MY mother was a real firebrand. A working-class woman born in Glasgow in 1940, during the Second World War, she was a real fighter and a hard worker.

She was a tiny woman, and it was always a source of amusement that, by the time they’d reached their teenage years, she’d have to ask my three big brothers to sit down so that she could give them a row for something.

As a mother she was a real warrior; she wasn’t frightened to give any of us the telling off that we often needed, but equally she fought our corners whenever circumstances required it, and the intellect and strength of this wee woman was always her opponents’ biggest surprise.

I always remember being told the story of my mum marching to the council offices on a Friday afternoon and staging a one-woman sit in, after repeated attempts to have essential repairs carried out in our home. Council officers threatened to phone the police, and she told them to go right ahead.

Fiona Bruce: I have a fair dose of working mother’s guilt

When the police turned up to arrest her, she talked them round and they ended up on her side. Needless to say, the council relented.

But the other thing about my mum was that she was a worker. I remember going along with her to work sometimes when she had weekend cleaning jobs. When my brothers and I got older, she took on more permanent work as a shop assistant.

I often remember my mum, who died in 2009, as a tired woman. When I was a kid and a bundle of energy, I used to wonder why she was so exhausted all the time. It’s only now that I’m a worker myself that I understand: it wasn’t the part-time work that was the tough bit, it was the full-time, all-consuming job of being a mother, and her absolute and total dedication to it.

I was reminded of that this week when I read remarks made by BBC newsreader Fiona Bruce in a magazine interview, about the guilt she feels as a working mother.

Speaking of her own mum, who didn’t work after having children, Bruce said: “I have two children and I do judge my parenting skills against hers and often find myself falling short.

“We have had the same nanny for 20 years and that has made so much of my working life possible.

“But I do have a fair dose of working mother’s guilt. Would it have been better for my children had I been at home all the time? I don’t know. I’ve asked them and they say no.”

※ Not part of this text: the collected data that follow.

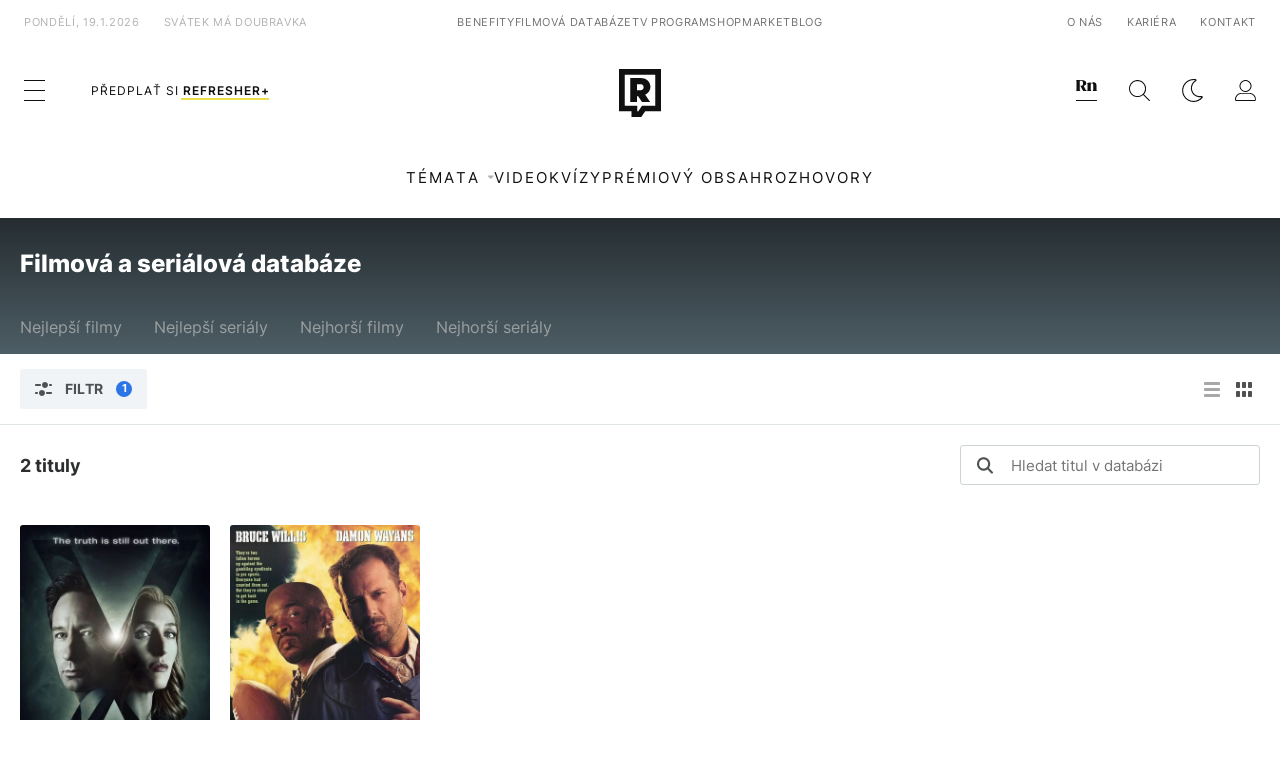

--- FILE ---
content_type: image/svg+xml
request_url: https://refresher.cz/build/images/icon-instagram.e793139a.svg
body_size: 126
content:
<svg width="16" height="17" fill="none" xmlns="http://www.w3.org/2000/svg"><path d="M8 4.207A4.044 4.044 0 0 0 3.957 8.25 4.021 4.021 0 0 0 8 12.293a4.044 4.044 0 0 0 4.043-4.043c0-2.215-1.828-4.043-4.043-4.043Zm0 6.68A2.633 2.633 0 0 1 5.363 8.25c0-1.441 1.16-2.602 2.637-2.602a2.596 2.596 0 0 1 2.602 2.602c0 1.477-1.16 2.637-2.602 2.637Zm5.133-6.82c0 .527-.422.949-.95.949a.945.945 0 0 1-.949-.95c0-.527.422-.949.95-.949.527 0 .949.422.949.95Zm2.672.949c-.07-1.266-.352-2.391-1.266-3.305C13.625.797 12.5.516 11.234.445c-1.3-.07-5.203-.07-6.504 0-1.265.07-2.355.352-3.304 1.266C.512 2.625.23 3.75.16 5.016c-.07 1.3-.07 5.203 0 6.504.07 1.265.352 2.355 1.266 3.304.949.914 2.039 1.196 3.304 1.266 1.301.07 5.204.07 6.504 0 1.266-.07 2.391-.352 3.305-1.266.914-.949 1.195-2.039 1.266-3.304.07-1.301.07-5.204 0-6.504Zm-1.688 7.875c-.246.703-.808 1.23-1.476 1.511-1.055.422-3.516.317-4.641.317-1.16 0-3.621.105-4.64-.317a2.665 2.665 0 0 1-1.512-1.511c-.422-1.02-.317-3.48-.317-4.641 0-1.125-.105-3.586.317-4.64a2.712 2.712 0 0 1 1.511-1.477C4.38 1.71 6.84 1.816 8 1.816c1.125 0 3.586-.105 4.64.317.669.246 1.196.808 1.477 1.476.422 1.055.317 3.516.317 4.641 0 1.16.105 3.621-.317 4.64Z" fill="url(#a)"/><defs><linearGradient id="a" x1="2" y1="2" x2="14.5" y2="16" gradientUnits="userSpaceOnUse"><stop stop-color="#06F"/><stop offset=".276" stop-color="#FF00B8"/><stop offset=".604" stop-color="red"/><stop offset="1" stop-color="#FFF500"/></linearGradient></defs></svg>

--- FILE ---
content_type: image/svg+xml
request_url: https://refresher.cz/build/images/index-layout-grid.76f6676f.svg
body_size: -199
content:
<svg width="16" height="15" viewBox="0 0 16 15" fill="none" xmlns="http://www.w3.org/2000/svg">
    <path fill-rule="evenodd" clip-rule="evenodd" d="M1 0C0.447715 0 0 0.447715 0 1V5C0 5.55228 0.447715 6 1 6H3C3.55228 6 4 5.55228 4 5V1C4 0.447715 3.55228 0 3 0H1ZM7 0C6.44772 0 6 0.447715 6 1V5C6 5.55228 6.44772 6 7 6H9C9.55229 6 10 5.55228 10 5V1C10 0.447715 9.55229 0 9 0H7ZM12 1C12 0.447715 12.4477 0 13 0H15C15.5523 0 16 0.447715 16 1V5C16 5.55228 15.5523 6 15 6H13C12.4477 6 12 5.55228 12 5V1ZM1 9C0.447715 9 0 9.44772 0 10V14C0 14.5523 0.447715 15 1 15H3C3.55228 15 4 14.5523 4 14V10C4 9.44772 3.55228 9 3 9H1ZM6 10C6 9.44772 6.44772 9 7 9H9C9.55229 9 10 9.44772 10 10V14C10 14.5523 9.55229 15 9 15H7C6.44772 15 6 14.5523 6 14V10ZM13 9C12.4477 9 12 9.44772 12 10V14C12 14.5523 12.4477 15 13 15H15C15.5523 15 16 14.5523 16 14V10C16 9.44772 15.5523 9 15 9H13Z" fill="#4F5152"/>
</svg>


--- FILE ---
content_type: application/javascript; charset=utf-8
request_url: https://fundingchoicesmessages.google.com/f/AGSKWxUdevwbV2R7YvoMECsTUSZ-E2xFpmneKSmj7054QWcLE-BGC6u5d1EdJ1lhRxqA7pljCUj3mMPdUg63o5_us3U7BYbmQJM3SA9gAzeEdAuMaS0syVrbWdG9k38dZBfceLwCsBP1UjtRZWBkLD4rD1Yqthbx8N5A8JuFf82hpfdgnLSrelwbWrIpkeoQ/_/admanproxy./adman..com/adgallery/alwebad_,970x90;
body_size: -1290
content:
window['37bfc9c1-37c6-43f4-b4dc-99159cd2d11a'] = true;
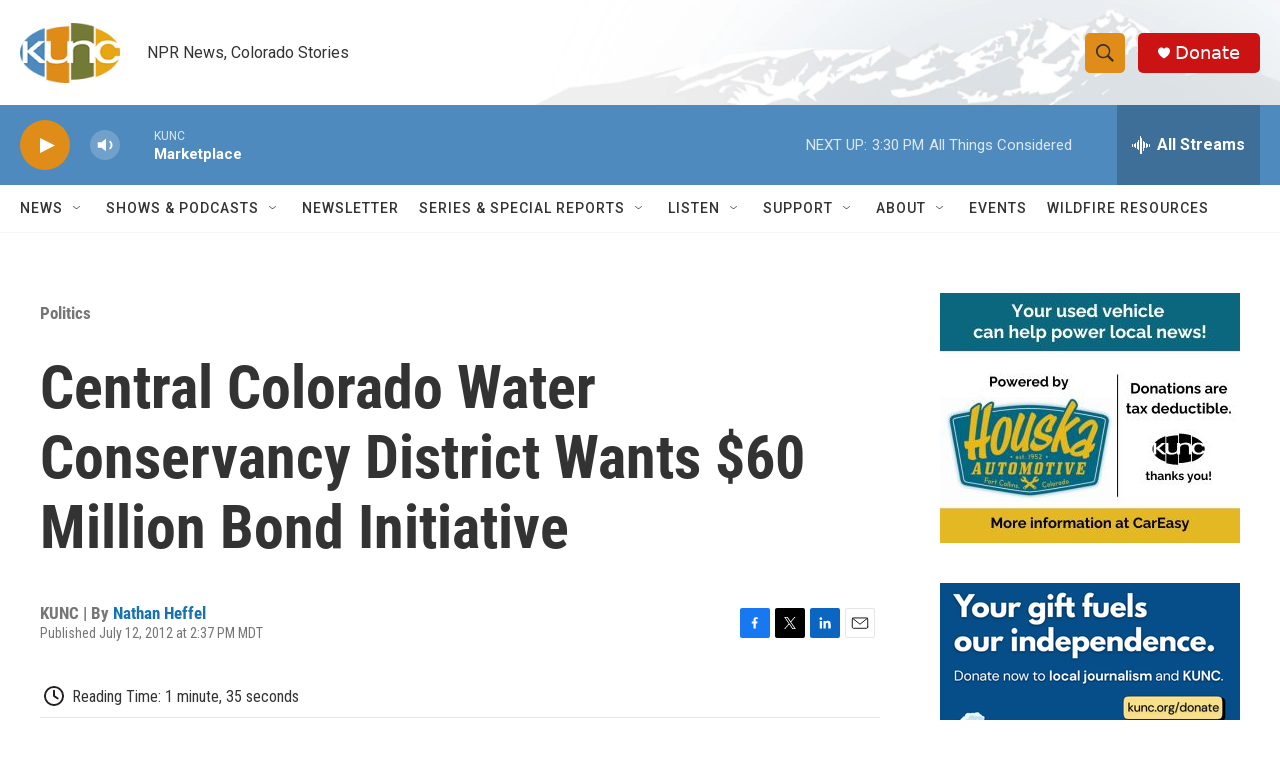

--- FILE ---
content_type: text/html; charset=utf-8
request_url: https://www.google.com/recaptcha/api2/aframe
body_size: 268
content:
<!DOCTYPE HTML><html><head><meta http-equiv="content-type" content="text/html; charset=UTF-8"></head><body><script nonce="EtnA1uT-qZx7DRkW3-KOUg">/** Anti-fraud and anti-abuse applications only. See google.com/recaptcha */ try{var clients={'sodar':'https://pagead2.googlesyndication.com/pagead/sodar?'};window.addEventListener("message",function(a){try{if(a.source===window.parent){var b=JSON.parse(a.data);var c=clients[b['id']];if(c){var d=document.createElement('img');d.src=c+b['params']+'&rc='+(localStorage.getItem("rc::a")?sessionStorage.getItem("rc::b"):"");window.document.body.appendChild(d);sessionStorage.setItem("rc::e",parseInt(sessionStorage.getItem("rc::e")||0)+1);localStorage.setItem("rc::h",'1769206918320');}}}catch(b){}});window.parent.postMessage("_grecaptcha_ready", "*");}catch(b){}</script></body></html>

--- FILE ---
content_type: text/plain; charset=utf-8
request_url: https://gdapi.pushplanet.com/
body_size: 575
content:
{
  "ip_key": "ip_18.217.169.10",
  "rand": 517263,
  "da": "bg*br*al|Apple%bt*bm*bs*cb*bu*dl$0^j~m|131.0.0.0%v~d~f~primarySoftwareType|Robot%s~r~dg*e~b~dq*z|Blink%cn*ds*ba*ch*cc*n|Chrome%t~bl*ac~aa~g~y|macOS%ce*ah~bq*bd~dd*cq$0^cl*df*bp*ad|Desktop%bh*c~dc*dn*bi*ae~ci*cx*p~bk*de*bc*i~h|10.15.7%cd*w~cu*ck*l~u~partialIdentification*af~bz*db*ab*q~a*cp$0^dh*k|Apple%cr*ag|-",
  "geo": {
    "zipcode": "43215",
    "region_name": "Ohio",
    "country_name": "United States",
    "region_code": "OH",
    "continent_name": "North America",
    "country_code": "US",
    "continent_code": "NA",
    "city": "Columbus",
    "ip": "18.217.169.10",
    "latitude": 39.9625,
    "time_zone": "America/New_York",
    "metro_code": 535,
    "longitude": -83.0061
  },
  "ip_blocked": false,
  "ip_hits": 1,
  "ep": "lightboxapi",
  "ts": 1769206917360.0,
  "devsrc": "memory"
}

Fiona Bruce: I have a fair dose of working mother’s guilt

Well I have a great deal of respect for Bruce. I’m not sure I could have kids and work. When I’ve put in a shift at the office, I often wonder what it would be like if I then had to get myself over to a nursery or school to pick up a couple of children. I’d have to get them home, get them fed, clean their clothes, check up on homework, stop them from killing each other (if they were anything like my brothers and I …), and keep a house tidy with a couple of permanent tornados living in it.

I’d also need to make time to clean, pay bills, take care of all the endless day-to-day duties that come with having kids, and keep a diary full of appointments and events in order.

My impression of motherhood is that it is a tremendously hard job, and women who choose to be non-working mothers should be afforded the utmost respect for the essential and valuable contribution they make to society by raising children. They are an economic asset, and it’s scandalous that we ever allowed a narrative to emerge that treated the huge job of motherhood like an expectation on account of biology.

But the crux of it, for me, is choice. Whether you’re a mother, a father, a step-parent or a guardian, you deserve to be valued in that role. But if you choose another route, a career, then that deserves respect, too. What has landed unfairly on women is the modern expectation to do both.

Because we don’t fully respect the work of mothers, women themselves often feel like the lack of a high-flying career is a failure of modern femininity. But equally, like Bruce, when they choose to keep a career, they feel like they’ve failed at motherhood.

Fiona Bruce: I have a fair dose of working mother’s guilt

The choice cannot be to either be a mother without a career or a career woman without children. Men have never had to make that choice. Men who work hard at their careers and provide for their families are almost heroic for their efforts. Women who do the same are often perceived as greedy and neglectful.

Bruce’s achievements are an inspiration to her children, just like my mother’s work ethic inspired me. However, in a better world her life would have been easier, and that childhood memory of my tired mother is an enduring motivation for me to make sure women are appreciated fully for the monumental work they do.